REPUBLIKACO.ID, JAKARTA -- Berbagai cara dilakukan untuk berdagang. Sayangnya, beberapa orang tidak menyadari bahwa apa yang dilakukan merupakan sebuah pelanggaran yang dapat merugikan berbagai pihak. Salah satu contohnya, yaitu duplikat dupe parfum.
Dupe merujuk pada istilah duplikasi. Dalam dunia kecantikan, dupe digunakan untuk menyebut produk alternatif atau produk yang mirip dengan kualitas hampir sama namun dengan harga yang lebih murah.
Dupe parfum merupakan jenis parfum yang aromanya menyerupai wewangian asli dari impor merek mahal. Beberapa dupe parfum bahkan memiliki kemasan yang mirip dengan yang aslinya, serta merek yang digunakan pun hampir sama.

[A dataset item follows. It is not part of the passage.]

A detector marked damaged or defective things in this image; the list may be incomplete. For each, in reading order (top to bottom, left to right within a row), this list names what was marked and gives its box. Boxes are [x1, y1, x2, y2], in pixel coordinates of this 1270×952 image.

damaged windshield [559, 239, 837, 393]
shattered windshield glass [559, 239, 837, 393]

Direktur Penyidikan dan Penyelesaian Sengketa Direktorat Jenderal Kekayaan Intelektual (DJKI) Kemenkumham, Anom Wibowo, mengatakan para penjual dupe parfum yang kemasan dan labelnya dibuat semirip mungkin diancam pidana kurungan paling lama satu tahun atau denda maksimal Rp 200 juta. "Hal tersebut tertulis pada Pasal 102 Undang-Undang Nomor 20 Tahun 2016 tentang Merek dan Indikasi Geografis," kata Anom pada Jumat (24/2/2023).
Hal tersebut dikarenakan produk dupe parfum yang menyerupai produk asli masuk ke dalam tindak pidana yang disebutkan pada Bab XVIII mengenai ketentuan Pidana Pasal 100 ayat (2) Undang-Undang Nomor 20 Tahun 2016 tentang Merek dan Indikasi Geografis. Dalam Pasal 100 ayat (2) tersebut, dijelaskan bahwa setiap orang yang dengan tanpa hak menggunakan merek yang mempunyai persamaan pada pokoknya dengan merek terdaftar milik pihak lain akan dipidana dengan pidana penjara paling lama empat tahun atau denda paling banyak Rp 2 miliar.

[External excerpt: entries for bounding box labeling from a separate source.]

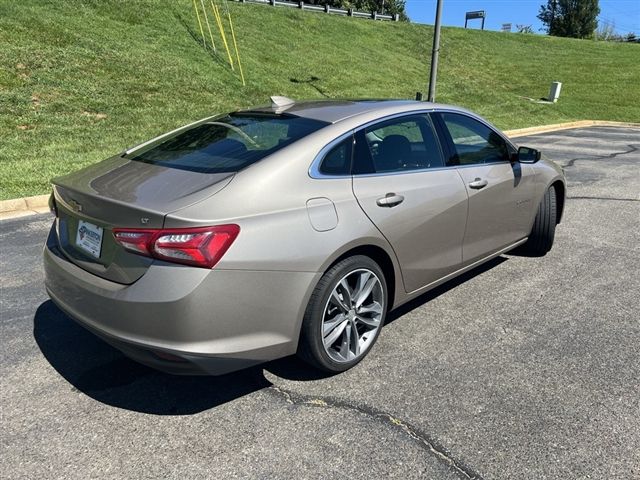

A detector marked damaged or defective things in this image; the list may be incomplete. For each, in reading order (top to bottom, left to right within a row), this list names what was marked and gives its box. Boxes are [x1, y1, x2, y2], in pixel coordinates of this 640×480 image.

pavement crack [268, 384, 482, 480]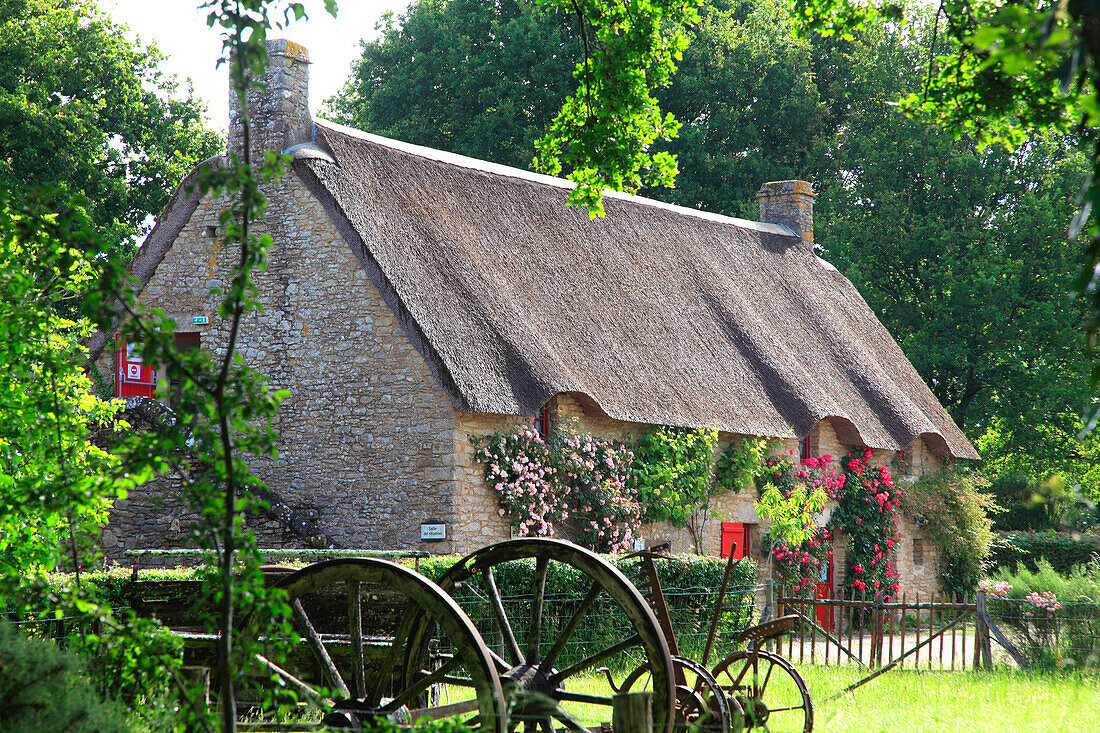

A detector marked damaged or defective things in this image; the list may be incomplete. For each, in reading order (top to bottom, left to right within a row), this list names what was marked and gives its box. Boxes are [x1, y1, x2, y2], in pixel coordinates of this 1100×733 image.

rusty wagon wheel [237, 556, 508, 728]
rusty wagon wheel [422, 536, 676, 732]
rusty wagon wheel [620, 656, 740, 728]
rusty wagon wheel [712, 652, 816, 732]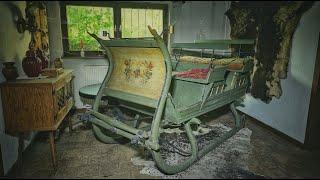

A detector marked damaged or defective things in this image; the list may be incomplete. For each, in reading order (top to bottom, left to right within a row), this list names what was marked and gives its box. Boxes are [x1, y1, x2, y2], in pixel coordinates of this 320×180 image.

peeling plaster wall [0, 0, 35, 174]
peeling plaster wall [238, 2, 320, 143]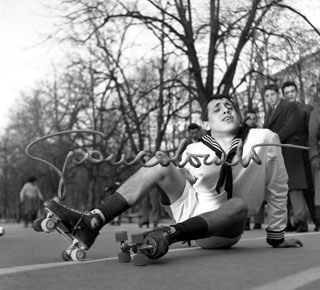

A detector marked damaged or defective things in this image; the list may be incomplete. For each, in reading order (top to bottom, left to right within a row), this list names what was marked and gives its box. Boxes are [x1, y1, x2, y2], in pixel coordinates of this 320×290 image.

bent metal hoop [25, 130, 310, 202]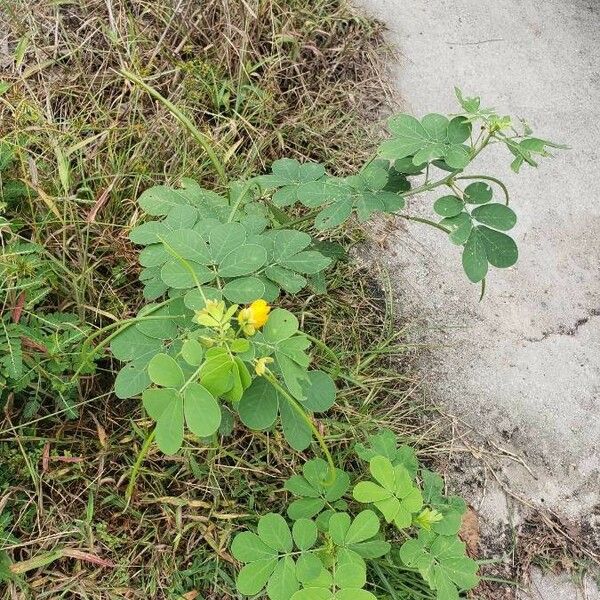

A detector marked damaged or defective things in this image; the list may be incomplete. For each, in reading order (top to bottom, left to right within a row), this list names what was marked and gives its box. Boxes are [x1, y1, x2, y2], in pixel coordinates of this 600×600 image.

crack in concrete [524, 310, 600, 342]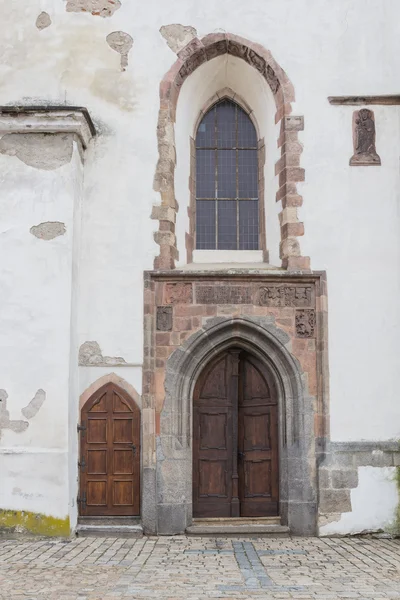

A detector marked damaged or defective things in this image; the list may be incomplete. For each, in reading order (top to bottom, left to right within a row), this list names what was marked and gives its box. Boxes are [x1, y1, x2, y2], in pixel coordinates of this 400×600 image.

peeling plaster patch [35, 12, 51, 30]
crack in plaster [35, 12, 51, 30]
peeling plaster patch [65, 0, 121, 17]
crack in plaster [65, 0, 121, 17]
crack in plaster [107, 30, 134, 70]
peeling plaster patch [107, 31, 134, 70]
peeling plaster patch [159, 24, 197, 54]
crack in plaster [159, 24, 197, 54]
peeling plaster patch [0, 134, 73, 171]
crack in plaster [0, 134, 73, 171]
crack in plaster [30, 221, 65, 240]
peeling plaster patch [30, 221, 66, 240]
peeling plaster patch [80, 340, 130, 368]
crack in plaster [79, 342, 132, 366]
peeling plaster patch [0, 392, 28, 438]
peeling plaster patch [21, 390, 46, 418]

Tetapi harus diingat bahwa tindak pidana tersebut merupakan delik aduan. Artinya, hanya dapat diproses jika diadukan oleh orang yang merasa dirugikan atau yang menjadi korban.

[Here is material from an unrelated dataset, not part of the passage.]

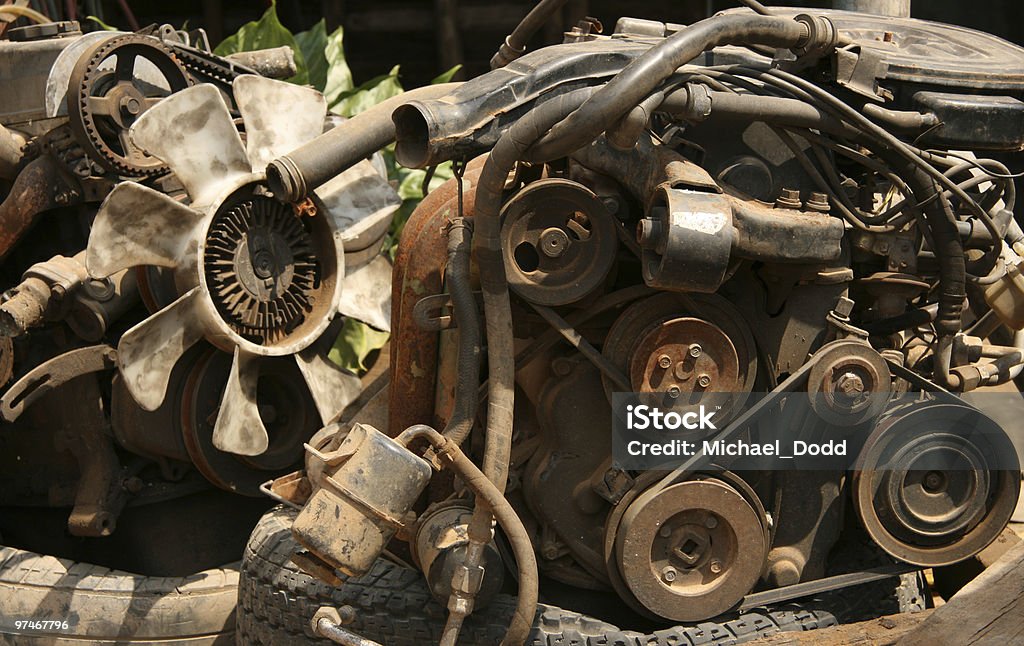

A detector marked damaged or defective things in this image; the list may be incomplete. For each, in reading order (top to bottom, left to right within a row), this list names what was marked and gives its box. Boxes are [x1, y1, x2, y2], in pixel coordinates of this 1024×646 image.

rusty metal surface [387, 159, 483, 438]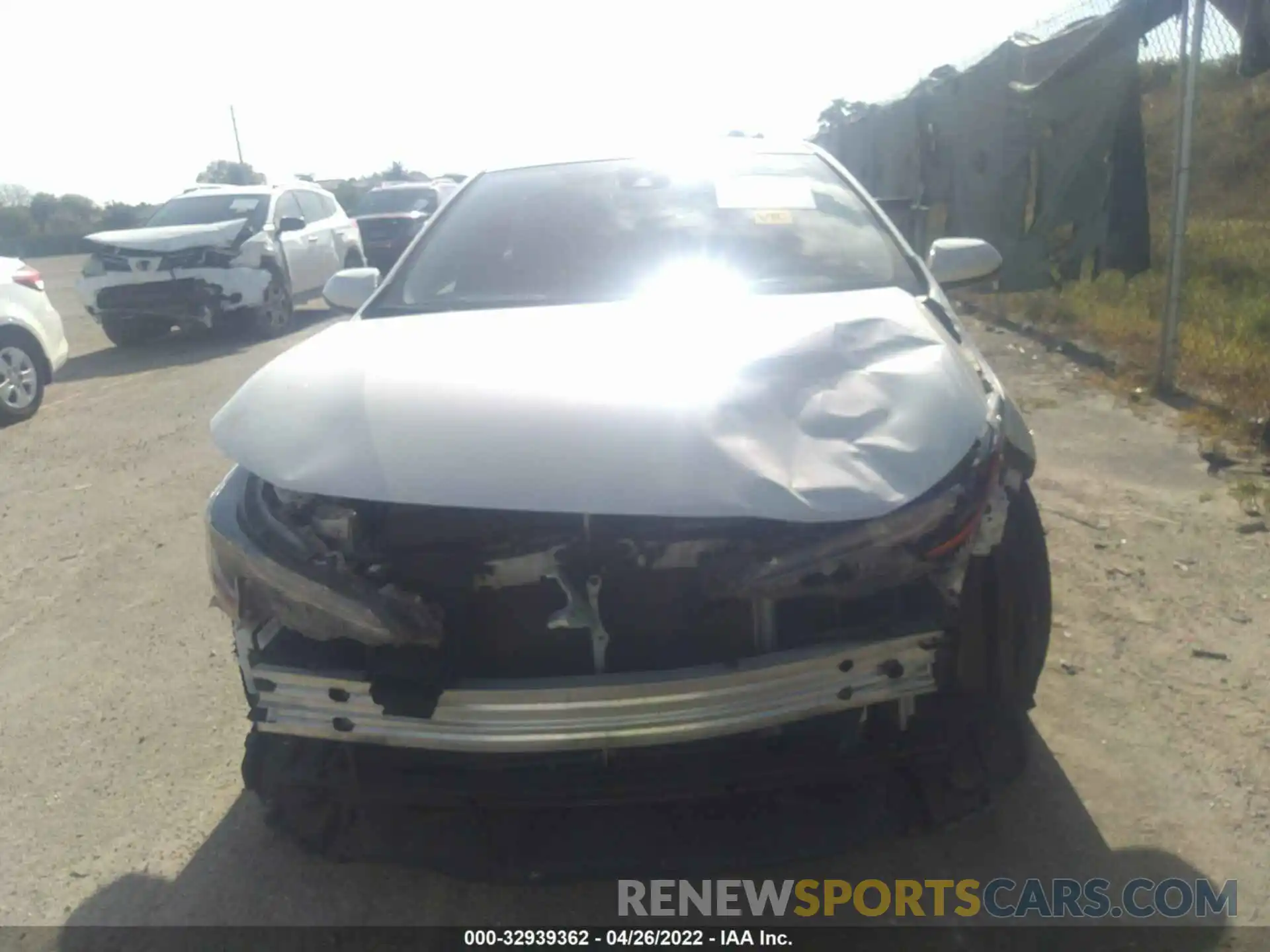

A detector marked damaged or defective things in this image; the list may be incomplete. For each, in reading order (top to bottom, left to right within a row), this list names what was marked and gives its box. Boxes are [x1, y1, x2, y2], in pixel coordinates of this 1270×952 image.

"Jika pemilik merek asli tidak mengetahui bahwa mereknya telah disalahgunakan oleh beberapa oknum, DJKI dapat menghubungi pemilik merek asli dan memberitahukan kepada pemilik merek langkah-langkah yang harus dilakukan untuk melindungi merek dan produknya," ujar Anom.
Anom menyebut, pihak DJKI menyerahkan sepenuhnya hak untuk membuat laporan pengaduan kepada pemilik hak Kekayaan Intelektual (KI). tanpa adanya pengaduan dari pemilik merek, kasus tersebut tidak dapat ditindak.